Although all of the embodiments described above involve separate and distinct layers, the diffusion and physical barrier materials can be a continuum (including also a getter material if desired) coating having any selected variation of constituents throughout. Such a coating can be obtained using, for example, a plasma deposition. Process conditions can be varied to achieve any desired distribution (and concentration) of the constituents.

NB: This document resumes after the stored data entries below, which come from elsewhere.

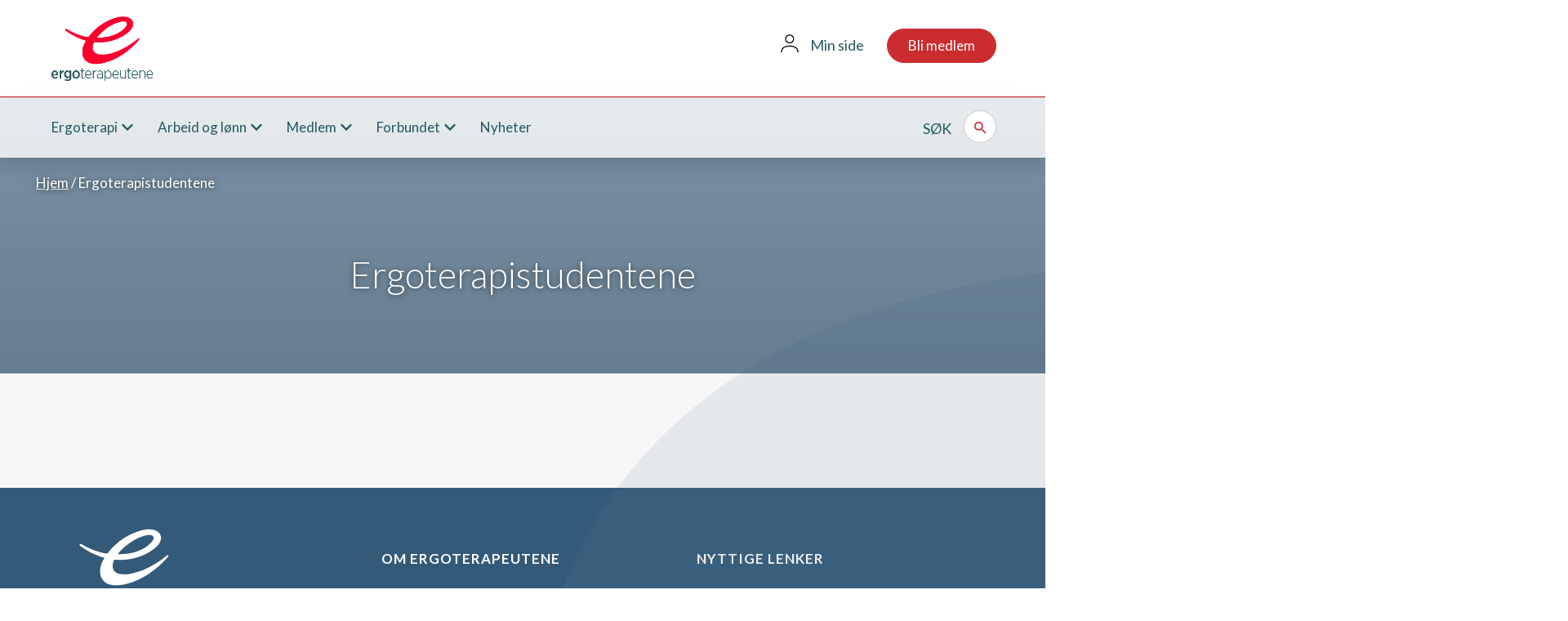

--- FILE ---
content_type: image/svg+xml
request_url: https://ergoterapeutene.org/wp-content/themes/ergoterapeutene/images/shape-footer.svg
body_size: 186
content:
<?xml version="1.0" encoding="utf-8"?>
<!-- Generator: Adobe Illustrator 21.1.0, SVG Export Plug-In . SVG Version: 6.00 Build 0)  -->
<svg version="1.1" id="Layer_1" xmlns="http://www.w3.org/2000/svg" xmlns:xlink="http://www.w3.org/1999/xlink" x="0px" y="0px"
	 viewBox="0 0 802 1000" style="enable-background:new 0 0 802 1000;" xml:space="preserve">
<style type="text/css">
	.st0{opacity:0.15;fill:#687F9B;}
</style>
<path class="st0" d="M802,13.2V1000H28.6C28.6,1000-195.9,143.5,802,13.2z"/>
</svg>
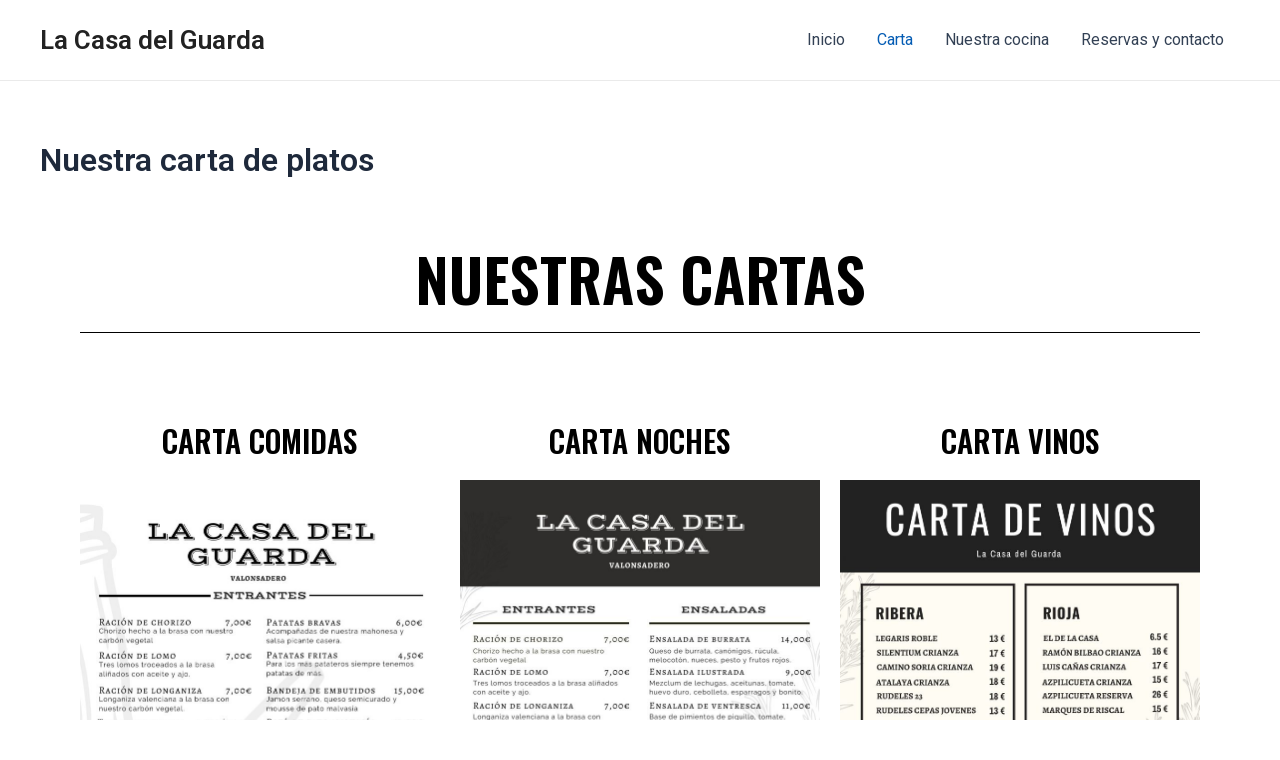

--- FILE ---
content_type: text/css
request_url: https://lacasadelguarda.es/wp-content/uploads/elementor/css/post-34.css?ver=1731420106
body_size: 148
content:
.elementor-34 .elementor-element.elementor-element-f91adc2{margin-top:30px;margin-bottom:30px;}.elementor-34 .elementor-element.elementor-element-9a0e5ae > .elementor-widget-wrap > .elementor-widget:not(.elementor-widget__width-auto):not(.elementor-widget__width-initial):not(:last-child):not(.elementor-absolute){margin-bottom:0px;}.elementor-widget-heading .elementor-heading-title{color:var( --e-global-color-primary );font-family:var( --e-global-typography-primary-font-family ), C;font-weight:var( --e-global-typography-primary-font-weight );}.elementor-34 .elementor-element.elementor-element-12df999{text-align:center;}.elementor-34 .elementor-element.elementor-element-12df999 .elementor-heading-title{color:#000000;font-family:"Oswald", C;font-size:60px;}.elementor-widget-divider{--divider-color:var( --e-global-color-secondary );}.elementor-widget-divider .elementor-divider__text{color:var( --e-global-color-secondary );font-family:var( --e-global-typography-secondary-font-family ), C;font-weight:var( --e-global-typography-secondary-font-weight );}.elementor-widget-divider.elementor-view-stacked .elementor-icon{background-color:var( --e-global-color-secondary );}.elementor-widget-divider.elementor-view-framed .elementor-icon, .elementor-widget-divider.elementor-view-default .elementor-icon{color:var( --e-global-color-secondary );border-color:var( --e-global-color-secondary );}.elementor-widget-divider.elementor-view-framed .elementor-icon, .elementor-widget-divider.elementor-view-default .elementor-icon svg{fill:var( --e-global-color-secondary );}.elementor-34 .elementor-element.elementor-element-2908b0a{--divider-border-style:solid;--divider-color:#000;--divider-border-width:1px;}.elementor-34 .elementor-element.elementor-element-2908b0a .elementor-divider-separator{width:100%;}.elementor-34 .elementor-element.elementor-element-2908b0a .elementor-divider{padding-block-start:15px;padding-block-end:15px;}.elementor-34 .elementor-element.elementor-element-94ba18f{--spacer-size:23px;}.elementor-34 .elementor-element.elementor-element-a23b17f{text-align:center;}.elementor-34 .elementor-element.elementor-element-a23b17f .elementor-heading-title{color:#000000;font-family:"Oswald", C;font-weight:600;}.elementor-widget-image .widget-image-caption{color:var( --e-global-color-text );font-family:var( --e-global-typography-text-font-family ), C;font-weight:var( --e-global-typography-text-font-weight );}.elementor-34 .elementor-element.elementor-element-0179a46{--spacer-size:10px;}.elementor-34 .elementor-element.elementor-element-cbf6441{text-align:center;}.elementor-34 .elementor-element.elementor-element-cbf6441 .elementor-heading-title{color:#000000;font-family:"Oswald", C;font-weight:600;}.elementor-34 .elementor-element.elementor-element-657c253{text-align:center;}.elementor-34 .elementor-element.elementor-element-657c253 .elementor-heading-title{color:#000000;font-family:"Oswald", C;font-weight:600;}.elementor-34 .elementor-element.elementor-element-88157b2{--spacer-size:10px;}.elementor-34 .elementor-element.elementor-element-ea90a28{--spacer-size:19px;}.elementor-34 .elementor-element.elementor-element-509bf0e{--spacer-size:50px;}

In order to demonstrate the effectiveness of the present invention, base information was obtained on the weight gain of lithium hydride (LiH) when exposed to elevated moisture and temperature conditions. Specifically, the LiH samples were exposed at 42 times up to 800 hours. These conditions were selected to provide accelerated aging of the samples. The weight gain of uncoated LiH and samples coated individually with aluminum and a parylene [a poly(p-xylene) manufactured by Union Carbide under the tradename Parylene-C™] are plotted in FIG. 4 as a function of exposure time. Plot 30 is that for unprotected LiH. It can be seen that the aluminum coating alone (Plot 32) provided essentially no protection against reaction of the moisture with the LiH. The parylene coating alone (Plot 34) provided only moderate protection. In these and the tests reported in FIG. 4, each parylene coating was about 25 micrometers thick, and each aluminum coating was about 30 micrometers thick.

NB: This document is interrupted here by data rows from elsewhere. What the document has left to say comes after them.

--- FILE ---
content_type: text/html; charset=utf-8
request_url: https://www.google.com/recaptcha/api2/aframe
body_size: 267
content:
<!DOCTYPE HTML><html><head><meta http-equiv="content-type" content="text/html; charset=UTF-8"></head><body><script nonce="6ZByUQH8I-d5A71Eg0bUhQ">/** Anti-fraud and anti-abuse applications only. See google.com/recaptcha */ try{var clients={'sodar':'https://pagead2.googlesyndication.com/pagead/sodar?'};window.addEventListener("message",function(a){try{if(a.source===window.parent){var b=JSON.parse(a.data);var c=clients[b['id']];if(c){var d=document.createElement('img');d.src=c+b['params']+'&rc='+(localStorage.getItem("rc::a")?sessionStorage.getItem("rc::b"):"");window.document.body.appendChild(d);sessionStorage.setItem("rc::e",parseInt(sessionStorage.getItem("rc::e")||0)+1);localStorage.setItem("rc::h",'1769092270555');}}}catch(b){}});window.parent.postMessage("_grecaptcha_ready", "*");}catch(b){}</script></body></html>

Other samples were tested under the same environmental conditions; however, alternating layers of the aluminum and parylene were applied to the samples. The resulting data is plotted in FIG. 4. It will be noted that the units along the Y-axis of this FIG. 4 are greatly magnified compared to those of FIG. 3. In the code indicated in FIG. 4 for the various plots, the parylene layer is designated as p, and the aluminum layer as A. Accordingly, Plot 36 is the data for a sample having two aluminum layers with an intermediate parylene layer. A corresponding three-layer protective coating, but with a single aluminum layer intermediate two parylene layers, resulted in the data in Plot 38. Additional protection was obtained using two coatings each of aluminum and parylene, as illustrated in Plot 40. The data of Plot 42 is for three layers of aluminum with intermediate layers of parylene (a total of five layers), and the data of Plot 44 has three layers each of aluminum and parylene. Plot 46 is for the data of the control sample of aluminum alone.

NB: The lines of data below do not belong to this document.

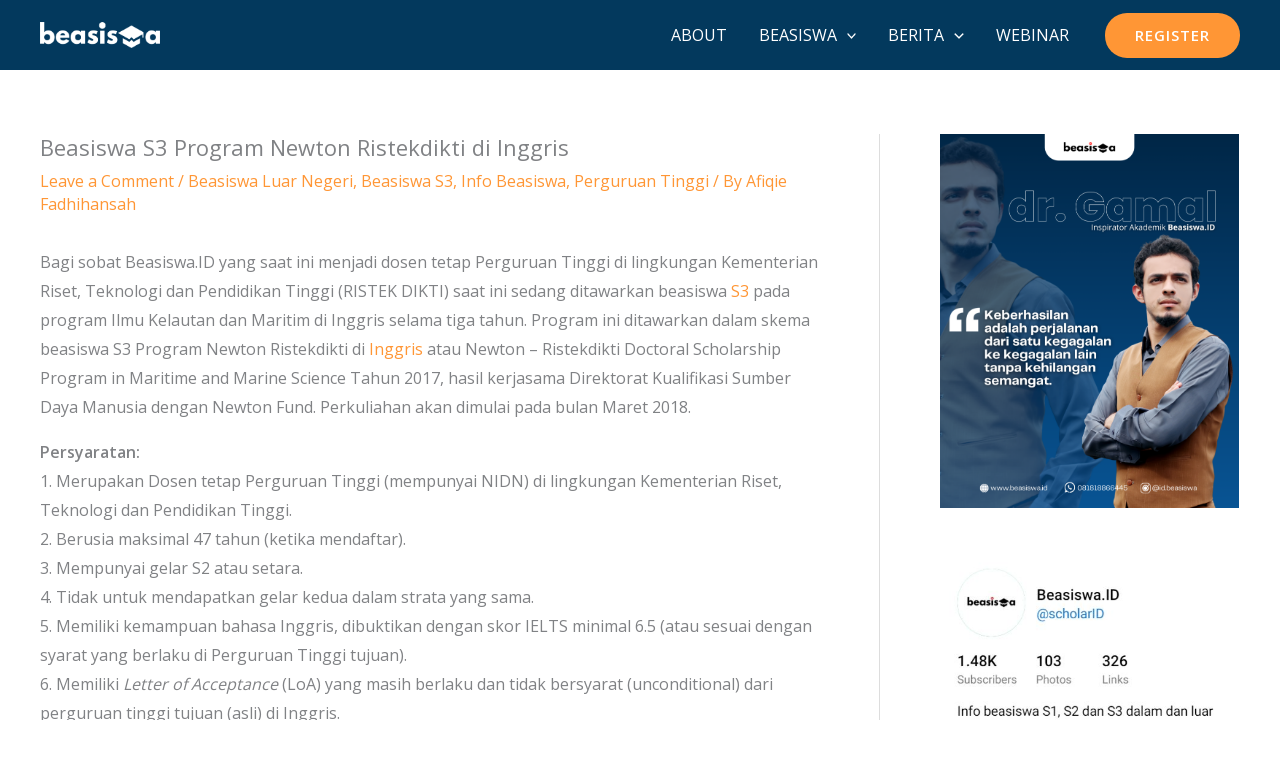

--- FILE ---
content_type: text/html; charset=utf-8
request_url: https://www.google.com/recaptcha/api2/aframe
body_size: 267
content:
<!DOCTYPE HTML><html><head><meta http-equiv="content-type" content="text/html; charset=UTF-8"></head><body><script nonce="bYHnUS1c2nVW0rSWzBsFpQ">/** Anti-fraud and anti-abuse applications only. See google.com/recaptcha */ try{var clients={'sodar':'https://pagead2.googlesyndication.com/pagead/sodar?'};window.addEventListener("message",function(a){try{if(a.source===window.parent){var b=JSON.parse(a.data);var c=clients[b['id']];if(c){var d=document.createElement('img');d.src=c+b['params']+'&rc='+(localStorage.getItem("rc::a")?sessionStorage.getItem("rc::b"):"");window.document.body.appendChild(d);sessionStorage.setItem("rc::e",parseInt(sessionStorage.getItem("rc::e")||0)+1);localStorage.setItem("rc::h",'1769156118877');}}}catch(b){}});window.parent.postMessage("_grecaptcha_ready", "*");}catch(b){}</script></body></html>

From the foregoing it will be understood by persons skilled in the art that a protective coating has been developed for use in protecting an object from deleterious constituents existing in the environment surrounding the object. By combining multiple alternating layers of a diffusion barrier with a physical barrier, the protection is greater than the protection given by individual of the layers, and also greater than what would be expected from a simple sum of the protection of the layers. Thus, the protection is synergistic. Although the invention is described as being a coating that is formed in situ, corresponding improvement in protection is provided when a coating pre-assembly (e.g., a shell) is fabricated from the diffusion and physical barrier materials and then utilized to encase the object to be protected. This shell would be formed upon a removable substrate, and then utilized to cover the active substrate--the object to be protected.
While specific examples are given of materials and thicknesses for use with the present invention, these are for illustration only and not for limiting the scope of the invention. Rather, the invention is to be limited only by the appended claims and their equivalents.